J’avais l’impression de me retrouver dans le bar de Maria Barbara « A la source du bon vin ». C’était chez elle, qu’enfants, nous allions remplir les bouteilles de père et de grand-père. Je venais de faire un bond de plusieurs décennies dans mes jeunes années. La conversation me semblait facile, débarrassée de tous les effets artificiels des commerces actuels qui vous parlent d’arômes de framboise ou de banane, de robe et même de cuisse… Bref, je fuis ces marchands de rêves vendeurs, qu’importe les rondeurs annoncées pourvu qu’on ait l’allégresse, cela m’évitera d’ajouter « à consommer avec modération » en ne suggérant pas l’ivresse.
Et puis s’ensuivit le plaisir d’une rencontre improbable.

Au fil de la conversation, le caviste apprend que je viens de Lévie au sud de la Corse et se souvint que son oncle parcourait naguère les villages au gré des fêtes patronales. Il animait un petit stand appelé « Gugus ».

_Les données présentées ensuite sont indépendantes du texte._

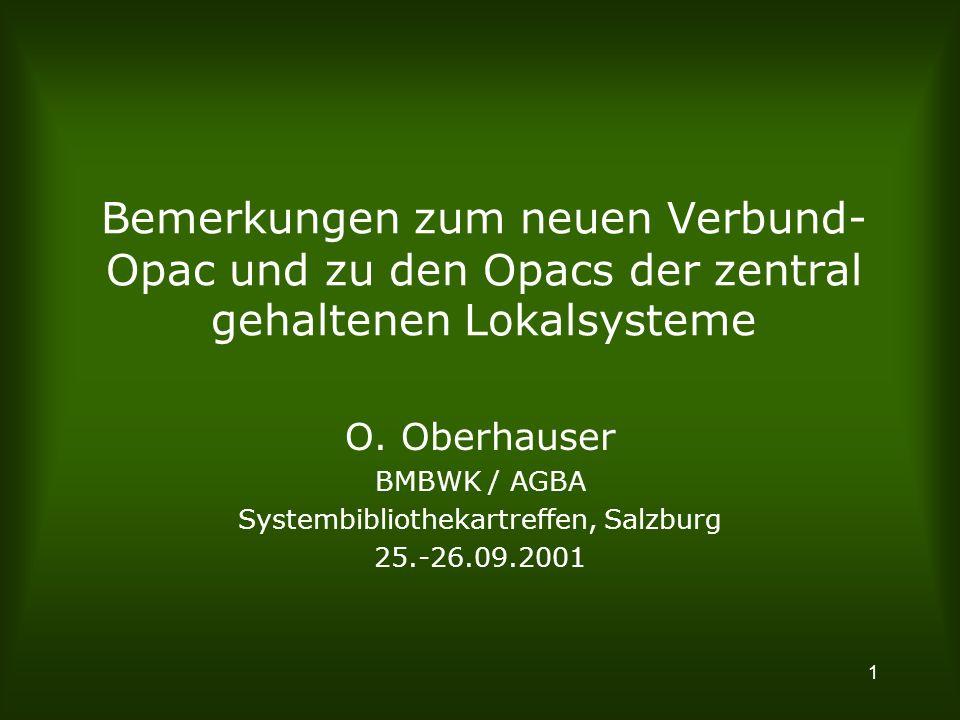 1 Bemerkungen zum neuen Verbund- Opac und zu den Opacs der zentral gehaltenen Lokalsysteme O.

Le préféré de grand-mère. Elle rentrait chez elle avec des verres, des tasses, parfois des assiettes, vous imaginez qu’elle ne courait pas le million. Le créateur de Gugus, toujours bienveillant, ne la laissait jamais rentrer bredouille, cela faisait des années qu’ils se connaissaient en se rencontrant une fois l’an.

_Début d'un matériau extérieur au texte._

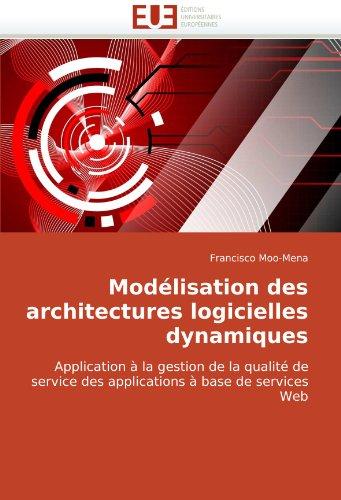 Modlisation Des Architectures Logicielles Dynamiques 9786131507038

Je savais que j’avais écrit cette histoire dans mon blog, ce fut une agréable surprise pour notre marchand, d’apprendre que je connaissais l’histoire.
Le lendemain, je lui remettais le document. Dès qu’il vit le dessin que j’avais fait de mémoire, il s’exclama : « C’est tout à fait ça ! ». Il promit de garder précieusement ce document qui relatait la vie de son oncle spécialisé dans les foires et les fêtes votives lorsque nous étions enfants.
Quelques jours ont filé.
Un matin, je passais distraitement sur le trottoir lorsque Raymond vint à ma rencontre, visiblement remué. Il m’annonça qu’il avait lu le texte, découvrant du même coup l’histoire « di u bracci muzzu », le manchot qui vendait des lunettes et des harmonicas, i sampugni dit-on chez nous, juste en face de Gugus, de l’autre côté de la route. L’un rive Vescu et l’autre versant Jany, pour ceux qui connaissent le village de Lévie. Ils s’installaient toujours face à face, ce n’était pas anodin, ni fortuit.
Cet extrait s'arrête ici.